◆ Text zum Lesen
Eine evangelische Gemeinde in Hamburg kümmert sich um rund 40 junge geflüchtete Männer aus Somalia, Eritrea, Afghanistan und Syrien. Aus Nächstenliebe? Für Pastor Ralf Böhme ist es einfach nur die Neugier und Freude an den Menschen.

„In meinem Büro in der Gemeinde können wir uns nicht treffen, dort leben mittlerweile junge Männer aus Somalia“, erläutert mir Ralf Böhme, Pastor der evangelisch-lutherischen Paul-Gerhardt-Kirchengemeinde in Hamburg-Harburg, als ich mit ihm einen Gesprächstermin vereinbaren möchte.
Neun Männer aus Eritrea, Somalia und Syrien sind mittlerweile durch Unterstützung der Gemeinde in der Umgebung der Kirche untergebracht, manche in den Gemeindealltag eingebunden. 25 Mitarbeiter sind haupt- und ehrenamtlich aktiv, um die Flüchtlinge zu betreuen. Viele der Ehrenamtlichen haben erst über die Flüchtlingshilfe zur Kirchenarbeit gefunden.
Die Frage nach seiner Motivation beantwortet der engagierte Pastor spontan. Die Lust auf Begegnung mit andere Kulturen, seine Neugier gegenüber jungen Menschen und seine Freude daran, sich mit ihnen auszutauschen und ihnen eine Stütze zu sein – sind für ihn die Antriebskräfte. Große Worte wie Nächstenliebe oder Barmherzigkeit möchte er da gar nicht in den Mund nehmen.

◆ Bereitgestellte Auflistung
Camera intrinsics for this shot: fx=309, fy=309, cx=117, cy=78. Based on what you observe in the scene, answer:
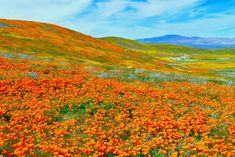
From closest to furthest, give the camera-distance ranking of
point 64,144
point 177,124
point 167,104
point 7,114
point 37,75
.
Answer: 1. point 64,144
2. point 177,124
3. point 7,114
4. point 167,104
5. point 37,75

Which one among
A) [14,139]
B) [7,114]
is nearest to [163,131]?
[14,139]

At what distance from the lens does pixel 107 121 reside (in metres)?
11.2

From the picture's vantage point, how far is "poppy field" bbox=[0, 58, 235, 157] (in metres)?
8.17

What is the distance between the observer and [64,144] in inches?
342

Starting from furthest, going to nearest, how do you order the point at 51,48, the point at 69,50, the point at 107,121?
the point at 69,50 < the point at 51,48 < the point at 107,121

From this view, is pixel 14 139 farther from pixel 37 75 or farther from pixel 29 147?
pixel 37 75

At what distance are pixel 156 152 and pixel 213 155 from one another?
1.44 m

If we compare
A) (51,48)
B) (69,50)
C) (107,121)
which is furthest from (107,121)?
(69,50)

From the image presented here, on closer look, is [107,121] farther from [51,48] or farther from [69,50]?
[69,50]

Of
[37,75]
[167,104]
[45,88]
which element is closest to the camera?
[167,104]

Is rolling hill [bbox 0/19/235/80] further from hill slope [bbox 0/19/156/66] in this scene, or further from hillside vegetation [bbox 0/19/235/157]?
hillside vegetation [bbox 0/19/235/157]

◆ Liste der Aufgaben
a - Prüfe, ob die drei Aussagen mit dem Text über die Hamburger Kirchengemeinde übereinstimmen, und belege jedes Ja oder Nein mit den entscheidenden Worten des Textes als wörtliches Zitat.
(i) Die Gemeinde betreut rund 40 junge geflüchtete Männer.
(ii) Alle Ehrenamtlichen waren schon vor der Flüchtlingshilfe in der Kirchenarbeit tätig.
(iii) Der Pastor nennt Nächstenliebe als seinen Antrieb.
b - Setze den Text über die Flüchtlingshilfe der Hamburger Kirchengemeinde nach seinem letzten Satz fort.

◆ Antworten in Reihenfolge
a -
(i) Ja: „Eine evangelische Gemeinde in Hamburg kümmert sich um rund 40 junge geflüchtete Männer“.
(ii) Nein: „Viele der Ehrenamtlichen haben erst über die Flüchtlingshilfe zur Kirchenarbeit gefunden.“
(iii) Nein: „Große Worte wie Nächstenliebe oder Barmherzigkeit möchte er da gar nicht in den Mund nehmen.“

b -
Kirche als größere Gemeinschaft verstehen

Am 19. Juni 2015 wird in Hamburg-Harburg die Erstversorgungeinrichtung 8 (EVE 8) für Flüchtlinge in der Nöldekestraße eröffnet. Mittlerweile sind hier 71 unbegleitete, minderjährige Flüchtlinge ab 14 Jahren untergebracht. Die Unterkunft ist keine zehn Gehminuten von der Paul-Gerhardt-Kirchengemeinde entfernt.
Der Standort der Unterkunft war von Anfang an umstritten. Denn ebenfalls nur wenige Schritte entfernt ist eine Moschee, die als Anlaufpunkt für Salafisten gilt und unter der Beobachtung des Hamburger Landesamtes für Verfassungsschutz steht.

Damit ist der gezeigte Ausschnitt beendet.